Study text »
◆ ◆ ◆
Cruise holidays are the perfect opportunity for rest and relaxation. From onboard spas set to help passengers unwind to world-class restaurants serving global dishes often crafted by big-name chefs, thousands of people around the world are opting for cruise holidays every year. However, sometimes the unexpected can happen, and passengers take ill while travelling. Luckily, cruise ships tend to have their own onboard doctor-but just how safe are they?
In his book Cruise a la Carte, ex-cruise worker Brian David Bruns talks about the “fear” and “prejudice” medical carers sometimes face from hesitant passengers.
He believes the concern around onboard doctor’s abilities came following a Consumer Affairs report in 2002 that “found medical facilities on ships lacking.”
The survey, conducted by the American Medical Association found that 27 per cent of ship’s doctors did not have “advanced training” in treating heart attacks.
However, Bruns points out that while heart attacks are the “most common” medical emergency onboard a ship, treating them has more to do with time than specific training.
◆ ◆ ◆
Tasks »
**a.** Using the cruise article, decide whether each statement agrees with it. Answer yes or no for each, and quote the deciding words. (i) The 2002 report was published by Consumer Affairs. (ii) The survey found that 27 per cent of ship's doctors lacked advanced training in treating strokes. (iii) Bruns calls heart attacks the most common medical emergency onboard a ship.
**b.** Reproduce a portion of the cruise article word for word. Begin at the words "In his book" and stop after "from hesitant passengers.".
**c.** List every word or phrase that the cruise article places inside quotation marks.

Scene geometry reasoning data
◆ ◆ ◆
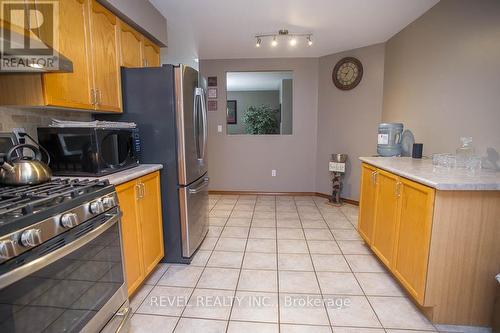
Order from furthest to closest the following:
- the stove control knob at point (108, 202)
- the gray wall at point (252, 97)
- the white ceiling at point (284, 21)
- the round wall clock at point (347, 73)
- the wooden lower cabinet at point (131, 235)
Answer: the gray wall at point (252, 97)
the round wall clock at point (347, 73)
the white ceiling at point (284, 21)
the wooden lower cabinet at point (131, 235)
the stove control knob at point (108, 202)

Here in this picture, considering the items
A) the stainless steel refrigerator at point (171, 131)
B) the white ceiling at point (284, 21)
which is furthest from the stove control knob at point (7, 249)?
the white ceiling at point (284, 21)

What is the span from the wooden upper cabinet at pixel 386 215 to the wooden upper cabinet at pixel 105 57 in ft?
7.15

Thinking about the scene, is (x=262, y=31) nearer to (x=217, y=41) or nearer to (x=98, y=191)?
(x=217, y=41)

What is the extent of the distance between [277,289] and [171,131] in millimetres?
1464

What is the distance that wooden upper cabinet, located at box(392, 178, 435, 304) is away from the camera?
4.95ft

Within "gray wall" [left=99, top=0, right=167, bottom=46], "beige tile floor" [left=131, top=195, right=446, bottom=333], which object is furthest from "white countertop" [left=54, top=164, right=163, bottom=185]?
"gray wall" [left=99, top=0, right=167, bottom=46]

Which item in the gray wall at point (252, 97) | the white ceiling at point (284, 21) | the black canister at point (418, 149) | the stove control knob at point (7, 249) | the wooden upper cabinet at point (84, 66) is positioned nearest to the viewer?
the stove control knob at point (7, 249)

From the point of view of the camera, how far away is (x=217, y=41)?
3.38 metres

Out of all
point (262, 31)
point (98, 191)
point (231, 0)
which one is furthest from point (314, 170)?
point (98, 191)

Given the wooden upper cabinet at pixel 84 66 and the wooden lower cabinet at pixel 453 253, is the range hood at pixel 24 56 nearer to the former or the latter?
the wooden upper cabinet at pixel 84 66

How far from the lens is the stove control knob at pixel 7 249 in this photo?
800mm

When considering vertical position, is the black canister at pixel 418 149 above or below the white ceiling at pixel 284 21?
below

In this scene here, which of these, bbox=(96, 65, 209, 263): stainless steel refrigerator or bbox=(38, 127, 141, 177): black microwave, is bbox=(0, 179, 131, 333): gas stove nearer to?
bbox=(38, 127, 141, 177): black microwave

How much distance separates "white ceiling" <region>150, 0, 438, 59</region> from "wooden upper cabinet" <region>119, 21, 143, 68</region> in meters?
0.36
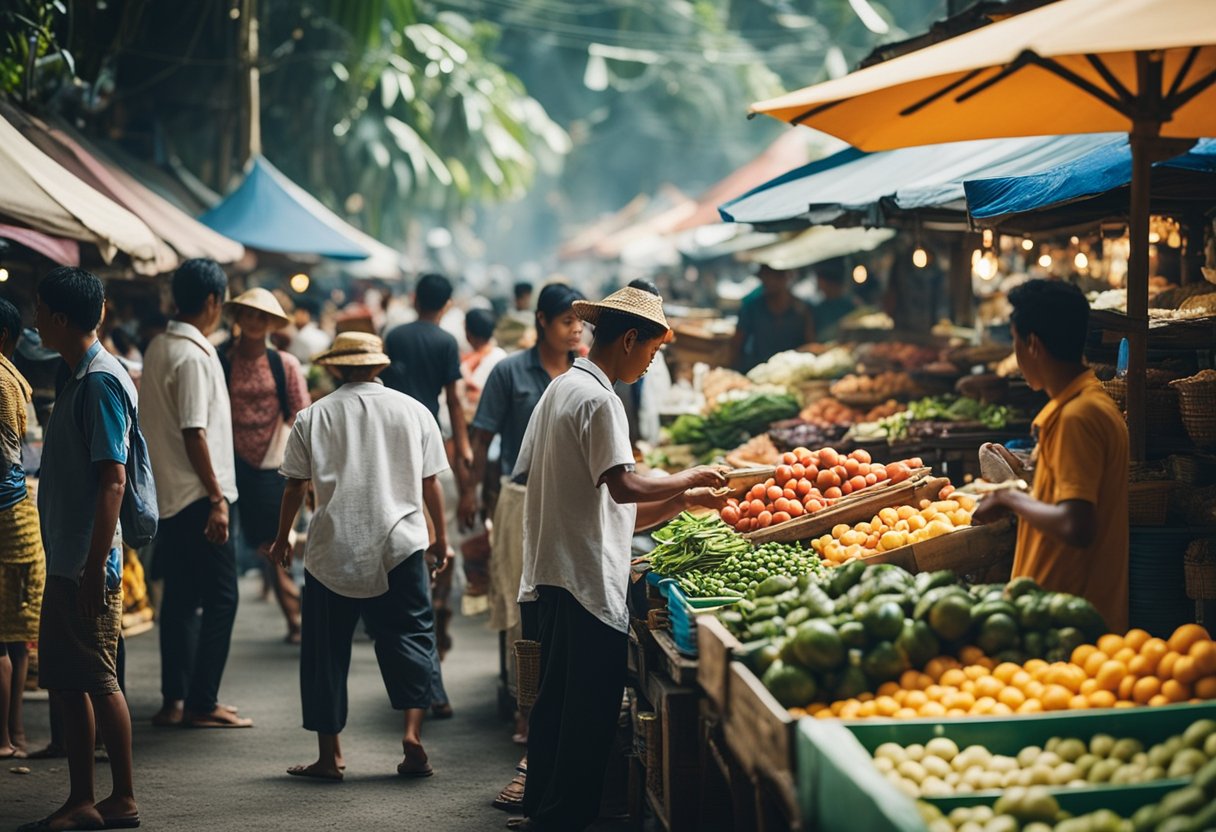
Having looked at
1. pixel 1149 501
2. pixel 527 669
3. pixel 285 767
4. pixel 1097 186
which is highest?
pixel 1097 186

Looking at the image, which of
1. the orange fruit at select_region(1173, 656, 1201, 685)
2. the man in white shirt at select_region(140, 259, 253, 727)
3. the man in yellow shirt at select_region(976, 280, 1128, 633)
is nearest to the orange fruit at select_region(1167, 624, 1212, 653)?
the orange fruit at select_region(1173, 656, 1201, 685)

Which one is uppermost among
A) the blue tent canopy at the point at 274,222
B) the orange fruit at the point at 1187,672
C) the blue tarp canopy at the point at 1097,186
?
the blue tent canopy at the point at 274,222

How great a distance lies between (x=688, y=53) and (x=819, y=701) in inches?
1810

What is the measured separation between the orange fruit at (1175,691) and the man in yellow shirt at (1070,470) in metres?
0.46

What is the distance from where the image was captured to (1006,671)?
3.96 metres

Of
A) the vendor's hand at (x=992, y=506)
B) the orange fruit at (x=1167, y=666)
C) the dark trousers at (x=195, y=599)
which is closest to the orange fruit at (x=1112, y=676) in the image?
the orange fruit at (x=1167, y=666)

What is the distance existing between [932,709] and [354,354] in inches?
137

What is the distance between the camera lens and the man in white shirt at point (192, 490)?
6.85m

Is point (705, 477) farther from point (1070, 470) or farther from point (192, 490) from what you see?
point (192, 490)

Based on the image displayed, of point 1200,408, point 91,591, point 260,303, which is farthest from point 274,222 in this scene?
point 1200,408

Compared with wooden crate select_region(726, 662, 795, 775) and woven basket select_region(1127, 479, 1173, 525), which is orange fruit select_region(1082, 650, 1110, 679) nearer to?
wooden crate select_region(726, 662, 795, 775)

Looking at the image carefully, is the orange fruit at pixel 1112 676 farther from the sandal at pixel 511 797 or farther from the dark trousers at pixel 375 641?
the dark trousers at pixel 375 641

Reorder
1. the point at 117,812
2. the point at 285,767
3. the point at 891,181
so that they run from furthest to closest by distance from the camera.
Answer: the point at 891,181 → the point at 285,767 → the point at 117,812

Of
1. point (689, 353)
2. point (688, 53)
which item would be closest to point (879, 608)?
point (689, 353)
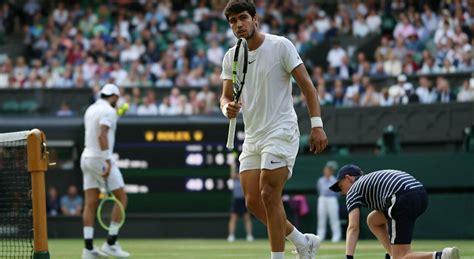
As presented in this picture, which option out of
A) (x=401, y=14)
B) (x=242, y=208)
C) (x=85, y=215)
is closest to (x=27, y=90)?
(x=242, y=208)

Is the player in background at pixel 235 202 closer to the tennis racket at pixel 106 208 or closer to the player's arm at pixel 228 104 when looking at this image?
the tennis racket at pixel 106 208

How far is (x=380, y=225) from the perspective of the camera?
37.7ft

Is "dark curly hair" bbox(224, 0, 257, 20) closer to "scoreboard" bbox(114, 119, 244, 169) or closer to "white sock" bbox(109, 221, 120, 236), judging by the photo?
"white sock" bbox(109, 221, 120, 236)

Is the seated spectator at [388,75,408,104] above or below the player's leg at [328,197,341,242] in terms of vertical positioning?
above

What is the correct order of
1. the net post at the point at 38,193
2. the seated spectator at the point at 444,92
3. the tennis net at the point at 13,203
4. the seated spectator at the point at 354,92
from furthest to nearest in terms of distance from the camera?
the seated spectator at the point at 354,92, the seated spectator at the point at 444,92, the tennis net at the point at 13,203, the net post at the point at 38,193

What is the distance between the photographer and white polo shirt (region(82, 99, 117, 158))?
16.5m

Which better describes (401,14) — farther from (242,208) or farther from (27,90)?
(27,90)

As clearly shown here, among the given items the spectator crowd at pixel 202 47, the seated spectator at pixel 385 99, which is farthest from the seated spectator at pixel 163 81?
the seated spectator at pixel 385 99

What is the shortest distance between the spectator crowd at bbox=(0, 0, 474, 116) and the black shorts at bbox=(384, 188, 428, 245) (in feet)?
40.7

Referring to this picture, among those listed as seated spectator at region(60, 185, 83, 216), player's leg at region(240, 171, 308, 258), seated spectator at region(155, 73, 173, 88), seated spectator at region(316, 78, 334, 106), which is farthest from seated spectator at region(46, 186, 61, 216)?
player's leg at region(240, 171, 308, 258)

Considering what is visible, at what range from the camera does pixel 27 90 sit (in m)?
27.3

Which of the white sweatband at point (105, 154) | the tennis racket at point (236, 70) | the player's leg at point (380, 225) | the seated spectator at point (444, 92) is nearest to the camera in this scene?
the tennis racket at point (236, 70)

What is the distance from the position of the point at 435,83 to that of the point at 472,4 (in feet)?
12.3

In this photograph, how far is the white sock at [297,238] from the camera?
10961mm
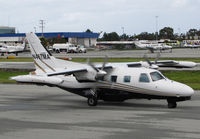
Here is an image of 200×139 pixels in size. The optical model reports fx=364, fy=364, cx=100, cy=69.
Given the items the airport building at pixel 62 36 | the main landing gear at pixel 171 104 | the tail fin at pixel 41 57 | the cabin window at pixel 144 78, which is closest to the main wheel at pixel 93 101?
the cabin window at pixel 144 78

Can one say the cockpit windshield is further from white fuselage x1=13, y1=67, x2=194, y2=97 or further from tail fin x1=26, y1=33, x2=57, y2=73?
tail fin x1=26, y1=33, x2=57, y2=73

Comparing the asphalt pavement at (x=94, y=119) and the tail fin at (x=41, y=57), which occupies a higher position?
the tail fin at (x=41, y=57)

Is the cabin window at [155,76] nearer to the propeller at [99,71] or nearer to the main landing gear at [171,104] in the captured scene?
the main landing gear at [171,104]

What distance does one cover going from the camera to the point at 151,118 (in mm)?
17656

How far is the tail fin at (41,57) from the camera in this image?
25000 millimetres

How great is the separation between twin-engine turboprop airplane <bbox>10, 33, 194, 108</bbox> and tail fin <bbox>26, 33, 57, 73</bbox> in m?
0.56

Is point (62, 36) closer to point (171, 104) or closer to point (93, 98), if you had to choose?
point (93, 98)

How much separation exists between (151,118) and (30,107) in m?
7.97

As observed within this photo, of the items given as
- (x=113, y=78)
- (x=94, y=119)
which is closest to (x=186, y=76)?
(x=113, y=78)

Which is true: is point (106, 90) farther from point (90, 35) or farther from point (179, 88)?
point (90, 35)

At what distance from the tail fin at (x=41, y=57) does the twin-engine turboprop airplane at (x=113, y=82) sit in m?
0.56

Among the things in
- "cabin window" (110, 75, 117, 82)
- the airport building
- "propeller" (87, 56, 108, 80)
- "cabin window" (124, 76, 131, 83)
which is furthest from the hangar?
"cabin window" (124, 76, 131, 83)

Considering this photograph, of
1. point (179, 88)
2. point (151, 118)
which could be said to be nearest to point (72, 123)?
point (151, 118)

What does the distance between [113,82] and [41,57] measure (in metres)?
6.07
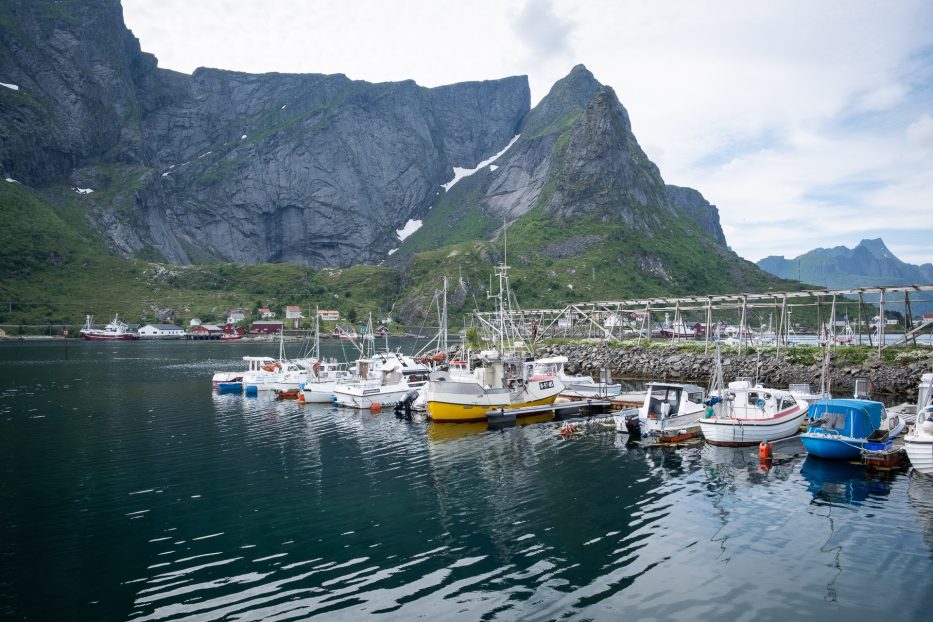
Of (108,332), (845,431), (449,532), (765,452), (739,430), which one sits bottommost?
(449,532)

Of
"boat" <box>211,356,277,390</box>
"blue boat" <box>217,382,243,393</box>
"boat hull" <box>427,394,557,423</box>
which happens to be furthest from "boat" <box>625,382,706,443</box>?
"boat" <box>211,356,277,390</box>

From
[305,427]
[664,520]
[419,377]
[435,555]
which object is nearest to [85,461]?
[305,427]

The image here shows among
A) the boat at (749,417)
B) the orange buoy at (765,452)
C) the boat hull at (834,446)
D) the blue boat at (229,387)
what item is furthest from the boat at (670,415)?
the blue boat at (229,387)

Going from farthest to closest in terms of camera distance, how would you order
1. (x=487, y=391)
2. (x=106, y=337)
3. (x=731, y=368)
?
1. (x=106, y=337)
2. (x=731, y=368)
3. (x=487, y=391)

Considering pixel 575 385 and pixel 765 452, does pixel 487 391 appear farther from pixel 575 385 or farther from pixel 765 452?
pixel 765 452

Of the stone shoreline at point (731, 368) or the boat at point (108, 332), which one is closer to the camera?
the stone shoreline at point (731, 368)

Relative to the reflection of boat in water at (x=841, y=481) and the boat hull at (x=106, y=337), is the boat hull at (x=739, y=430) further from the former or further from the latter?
the boat hull at (x=106, y=337)

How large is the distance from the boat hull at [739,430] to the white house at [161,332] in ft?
631

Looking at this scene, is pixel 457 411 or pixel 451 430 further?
pixel 457 411

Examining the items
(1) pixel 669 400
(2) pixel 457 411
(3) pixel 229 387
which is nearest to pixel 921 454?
(1) pixel 669 400

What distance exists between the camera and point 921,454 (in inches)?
1065

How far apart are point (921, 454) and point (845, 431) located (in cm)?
450

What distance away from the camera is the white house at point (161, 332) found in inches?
7451

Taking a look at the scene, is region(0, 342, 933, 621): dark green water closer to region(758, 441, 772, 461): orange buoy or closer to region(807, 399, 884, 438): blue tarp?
region(758, 441, 772, 461): orange buoy
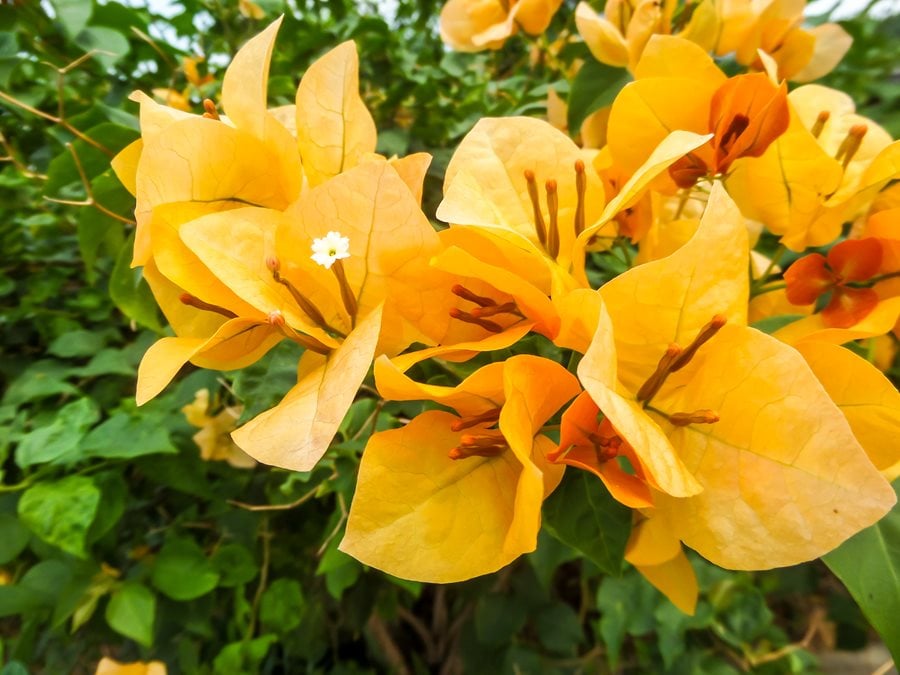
◆ ◆ ◆
Answers »
**a.**
(i) Yes: "a Consumer Affairs report in 2002"
(ii) No: "27 per cent of ship’s doctors did not have “advanced training” in treating heart attacks"
(iii) Yes: "heart attacks are the “most common” medical emergency onboard a ship"

**b.**
In his book Cruise a la Carte, ex-cruise worker Brian David Bruns talks about the “fear” and “prejudice” medical carers sometimes face from hesitant passengers.

**c.**
“fear”
“prejudice”
“found medical facilities on ships lacking.”
“advanced training”
“most common”